Nothing is to be altered; the data must be repeated exactly.

[Opening Supplied data section]

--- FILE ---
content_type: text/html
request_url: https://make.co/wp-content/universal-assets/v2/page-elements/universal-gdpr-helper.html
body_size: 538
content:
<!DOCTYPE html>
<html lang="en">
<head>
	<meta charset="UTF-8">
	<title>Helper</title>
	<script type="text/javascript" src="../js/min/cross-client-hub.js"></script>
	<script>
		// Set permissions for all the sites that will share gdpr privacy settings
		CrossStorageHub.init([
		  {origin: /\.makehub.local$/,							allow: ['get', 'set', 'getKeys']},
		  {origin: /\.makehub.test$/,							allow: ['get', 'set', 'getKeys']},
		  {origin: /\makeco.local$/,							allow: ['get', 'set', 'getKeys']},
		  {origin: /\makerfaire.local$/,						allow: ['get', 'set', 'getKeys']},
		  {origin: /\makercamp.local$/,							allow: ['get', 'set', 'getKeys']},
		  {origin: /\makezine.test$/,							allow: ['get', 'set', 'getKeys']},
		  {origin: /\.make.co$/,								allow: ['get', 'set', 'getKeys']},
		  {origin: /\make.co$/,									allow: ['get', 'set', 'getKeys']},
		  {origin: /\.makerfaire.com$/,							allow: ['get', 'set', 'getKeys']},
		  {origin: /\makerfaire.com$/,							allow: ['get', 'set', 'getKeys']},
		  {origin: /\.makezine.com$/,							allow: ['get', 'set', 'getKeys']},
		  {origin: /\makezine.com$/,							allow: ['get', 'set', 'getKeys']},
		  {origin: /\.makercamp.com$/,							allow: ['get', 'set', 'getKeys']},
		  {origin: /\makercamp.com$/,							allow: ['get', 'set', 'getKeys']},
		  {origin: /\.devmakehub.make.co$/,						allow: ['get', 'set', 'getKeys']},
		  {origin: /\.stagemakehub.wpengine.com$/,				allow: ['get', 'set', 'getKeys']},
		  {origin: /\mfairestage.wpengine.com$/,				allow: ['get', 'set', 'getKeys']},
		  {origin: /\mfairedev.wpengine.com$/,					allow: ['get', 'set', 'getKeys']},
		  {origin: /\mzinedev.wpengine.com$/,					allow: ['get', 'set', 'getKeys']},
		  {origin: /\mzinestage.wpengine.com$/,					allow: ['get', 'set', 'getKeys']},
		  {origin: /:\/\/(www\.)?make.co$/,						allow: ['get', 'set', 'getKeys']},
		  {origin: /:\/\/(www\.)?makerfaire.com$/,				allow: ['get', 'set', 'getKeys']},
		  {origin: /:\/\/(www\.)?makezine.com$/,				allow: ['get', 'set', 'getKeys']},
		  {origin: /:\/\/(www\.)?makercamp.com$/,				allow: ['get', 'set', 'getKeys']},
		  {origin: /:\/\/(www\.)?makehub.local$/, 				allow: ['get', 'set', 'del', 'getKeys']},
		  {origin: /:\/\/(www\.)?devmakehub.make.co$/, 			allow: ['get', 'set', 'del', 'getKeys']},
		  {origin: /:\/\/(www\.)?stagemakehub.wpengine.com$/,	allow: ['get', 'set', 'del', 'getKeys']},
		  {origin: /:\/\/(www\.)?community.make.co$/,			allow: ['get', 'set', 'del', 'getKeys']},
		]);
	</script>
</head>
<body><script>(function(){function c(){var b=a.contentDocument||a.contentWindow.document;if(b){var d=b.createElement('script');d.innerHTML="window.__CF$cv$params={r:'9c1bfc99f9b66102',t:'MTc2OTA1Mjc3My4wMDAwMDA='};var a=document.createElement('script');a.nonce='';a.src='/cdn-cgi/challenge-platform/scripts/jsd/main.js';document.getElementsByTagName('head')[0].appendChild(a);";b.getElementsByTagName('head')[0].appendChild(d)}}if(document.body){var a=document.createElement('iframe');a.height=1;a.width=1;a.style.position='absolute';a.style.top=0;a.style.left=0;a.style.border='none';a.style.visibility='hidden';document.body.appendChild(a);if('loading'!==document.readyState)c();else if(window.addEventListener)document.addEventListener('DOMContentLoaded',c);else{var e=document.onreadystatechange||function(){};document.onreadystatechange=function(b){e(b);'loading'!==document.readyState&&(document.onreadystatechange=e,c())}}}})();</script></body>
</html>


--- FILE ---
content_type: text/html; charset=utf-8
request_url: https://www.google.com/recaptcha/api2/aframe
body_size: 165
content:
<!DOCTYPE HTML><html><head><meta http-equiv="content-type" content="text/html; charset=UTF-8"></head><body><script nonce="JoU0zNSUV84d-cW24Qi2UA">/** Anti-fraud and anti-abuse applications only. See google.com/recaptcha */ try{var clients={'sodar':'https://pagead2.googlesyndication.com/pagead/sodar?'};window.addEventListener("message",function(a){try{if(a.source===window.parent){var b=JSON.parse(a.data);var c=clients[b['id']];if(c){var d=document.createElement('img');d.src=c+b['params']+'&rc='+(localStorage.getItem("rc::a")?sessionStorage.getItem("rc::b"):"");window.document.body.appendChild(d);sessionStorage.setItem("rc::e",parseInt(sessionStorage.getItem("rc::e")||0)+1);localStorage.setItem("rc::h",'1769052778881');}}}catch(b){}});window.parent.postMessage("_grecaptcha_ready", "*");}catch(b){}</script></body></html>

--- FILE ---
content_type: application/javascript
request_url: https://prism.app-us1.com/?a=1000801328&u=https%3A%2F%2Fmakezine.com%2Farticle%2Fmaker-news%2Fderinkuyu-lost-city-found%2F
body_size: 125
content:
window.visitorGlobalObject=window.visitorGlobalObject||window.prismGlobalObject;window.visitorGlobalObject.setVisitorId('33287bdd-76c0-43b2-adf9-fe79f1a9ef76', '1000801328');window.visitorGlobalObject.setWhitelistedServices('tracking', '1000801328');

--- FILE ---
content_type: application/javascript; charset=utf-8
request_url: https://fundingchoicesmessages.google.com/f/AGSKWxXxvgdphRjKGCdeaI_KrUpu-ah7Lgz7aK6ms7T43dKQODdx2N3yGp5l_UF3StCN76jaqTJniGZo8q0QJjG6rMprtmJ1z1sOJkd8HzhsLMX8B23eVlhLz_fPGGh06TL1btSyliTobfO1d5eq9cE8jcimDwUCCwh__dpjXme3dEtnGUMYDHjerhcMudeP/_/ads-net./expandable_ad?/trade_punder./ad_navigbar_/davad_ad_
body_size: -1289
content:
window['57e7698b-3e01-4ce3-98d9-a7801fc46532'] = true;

[Closing Supplied data section]

• [Answer box]:
--- FILE ---
content_type: text/html
request_url: https://make.co/wp-content/universal-assets/v2/page-elements/universal-gdpr-helper.html
body_size: 538
content:
<!DOCTYPE html>
<html lang="en">
<head>
	<meta charset="UTF-8">
	<title>Helper</title>
	<script type="text/javascript" src="../js/min/cross-client-hub.js"></script>
	<script>
		// Set permissions for all the sites that will share gdpr privacy settings
		CrossStorageHub.init([
		  {origin: /\.makehub.local$/,							allow: ['get', 'set', 'getKeys']},
		  {origin: /\.makehub.test$/,							allow: ['get', 'set', 'getKeys']},
		  {origin: /\makeco.local$/,							allow: ['get', 'set', 'getKeys']},
		  {origin: /\makerfaire.local$/,						allow: ['get', 'set', 'getKeys']},
		  {origin: /\makercamp.local$/,							allow: ['get', 'set', 'getKeys']},
		  {origin: /\makezine.test$/,							allow: ['get', 'set', 'getKeys']},
		  {origin: /\.make.co$/,								allow: ['get', 'set', 'getKeys']},
		  {origin: /\make.co$/,									allow: ['get', 'set', 'getKeys']},
		  {origin: /\.makerfaire.com$/,							allow: ['get', 'set', 'getKeys']},
		  {origin: /\makerfaire.com$/,							allow: ['get', 'set', 'getKeys']},
		  {origin: /\.makezine.com$/,							allow: ['get', 'set', 'getKeys']},
		  {origin: /\makezine.com$/,							allow: ['get', 'set', 'getKeys']},
		  {origin: /\.makercamp.com$/,							allow: ['get', 'set', 'getKeys']},
		  {origin: /\makercamp.com$/,							allow: ['get', 'set', 'getKeys']},
		  {origin: /\.devmakehub.make.co$/,						allow: ['get', 'set', 'getKeys']},
		  {origin: /\.stagemakehub.wpengine.com$/,				allow: ['get', 'set', 'getKeys']},
		  {origin: /\mfairestage.wpengine.com$/,				allow: ['get', 'set', 'getKeys']},
		  {origin: /\mfairedev.wpengine.com$/,					allow: ['get', 'set', 'getKeys']},
		  {origin: /\mzinedev.wpengine.com$/,					allow: ['get', 'set', 'getKeys']},
		  {origin: /\mzinestage.wpengine.com$/,					allow: ['get', 'set', 'getKeys']},
		  {origin: /:\/\/(www\.)?make.co$/,						allow: ['get', 'set', 'getKeys']},
		  {origin: /:\/\/(www\.)?makerfaire.com$/,				allow: ['get', 'set', 'getKeys']},
		  {origin: /:\/\/(www\.)?makezine.com$/,				allow: ['get', 'set', 'getKeys']},
		  {origin: /:\/\/(www\.)?makercamp.com$/,				allow: ['get', 'set', 'getKeys']},
		  {origin: /:\/\/(www\.)?makehub.local$/, 				allow: ['get', 'set', 'del', 'getKeys']},
		  {origin: /:\/\/(www\.)?devmakehub.make.co$/, 			allow: ['get', 'set', 'del', 'getKeys']},
		  {origin: /:\/\/(www\.)?stagemakehub.wpengine.com$/,	allow: ['get', 'set', 'del', 'getKeys']},
		  {origin: /:\/\/(www\.)?community.make.co$/,			allow: ['get', 'set', 'del', 'getKeys']},
		]);
	</script>
</head>
<body><script>(function(){function c(){var b=a.contentDocument||a.contentWindow.document;if(b){var d=b.createElement('script');d.innerHTML="window.__CF$cv$params={r:'9c1bfc99f9b66102',t:'MTc2OTA1Mjc3My4wMDAwMDA='};var a=document.createElement('script');a.nonce='';a.src='/cdn-cgi/challenge-platform/scripts/jsd/main.js';document.getElementsByTagName('head')[0].appendChild(a);";b.getElementsByTagName('head')[0].appendChild(d)}}if(document.body){var a=document.createElement('iframe');a.height=1;a.width=1;a.style.position='absolute';a.style.top=0;a.style.left=0;a.style.border='none';a.style.visibility='hidden';document.body.appendChild(a);if('loading'!==document.readyState)c();else if(window.addEventListener)document.addEventListener('DOMContentLoaded',c);else{var e=document.onreadystatechange||function(){};document.onreadystatechange=function(b){e(b);'loading'!==document.readyState&&(document.onreadystatechange=e,c())}}}})();</script></body>
</html>


--- FILE ---
content_type: text/html; charset=utf-8
request_url: https://www.google.com/recaptcha/api2/aframe
body_size: 165
content:
<!DOCTYPE HTML><html><head><meta http-equiv="content-type" content="text/html; charset=UTF-8"></head><body><script nonce="JoU0zNSUV84d-cW24Qi2UA">/** Anti-fraud and anti-abuse applications only. See google.com/recaptcha */ try{var clients={'sodar':'https://pagead2.googlesyndication.com/pagead/sodar?'};window.addEventListener("message",function(a){try{if(a.source===window.parent){var b=JSON.parse(a.data);var c=clients[b['id']];if(c){var d=document.createElement('img');d.src=c+b['params']+'&rc='+(localStorage.getItem("rc::a")?sessionStorage.getItem("rc::b"):"");window.document.body.appendChild(d);sessionStorage.setItem("rc::e",parseInt(sessionStorage.getItem("rc::e")||0)+1);localStorage.setItem("rc::h",'1769052778881');}}}catch(b){}});window.parent.postMessage("_grecaptcha_ready", "*");}catch(b){}</script></body></html>

--- FILE ---
content_type: application/javascript
request_url: https://prism.app-us1.com/?a=1000801328&u=https%3A%2F%2Fmakezine.com%2Farticle%2Fmaker-news%2Fderinkuyu-lost-city-found%2F
body_size: 125
content:
window.visitorGlobalObject=window.visitorGlobalObject||window.prismGlobalObject;window.visitorGlobalObject.setVisitorId('33287bdd-76c0-43b2-adf9-fe79f1a9ef76', '1000801328');window.visitorGlobalObject.setWhitelistedServices('tracking', '1000801328');

--- FILE ---
content_type: application/javascript; charset=utf-8
request_url: https://fundingchoicesmessages.google.com/f/AGSKWxXxvgdphRjKGCdeaI_KrUpu-ah7Lgz7aK6ms7T43dKQODdx2N3yGp5l_UF3StCN76jaqTJniGZo8q0QJjG6rMprtmJ1z1sOJkd8HzhsLMX8B23eVlhLz_fPGGh06TL1btSyliTobfO1d5eq9cE8jcimDwUCCwh__dpjXme3dEtnGUMYDHjerhcMudeP/_/ads-net./expandable_ad?/trade_punder./ad_navigbar_/davad_ad_
body_size: -1289
content:
window['57e7698b-3e01-4ce3-98d9-a7801fc46532'] = true;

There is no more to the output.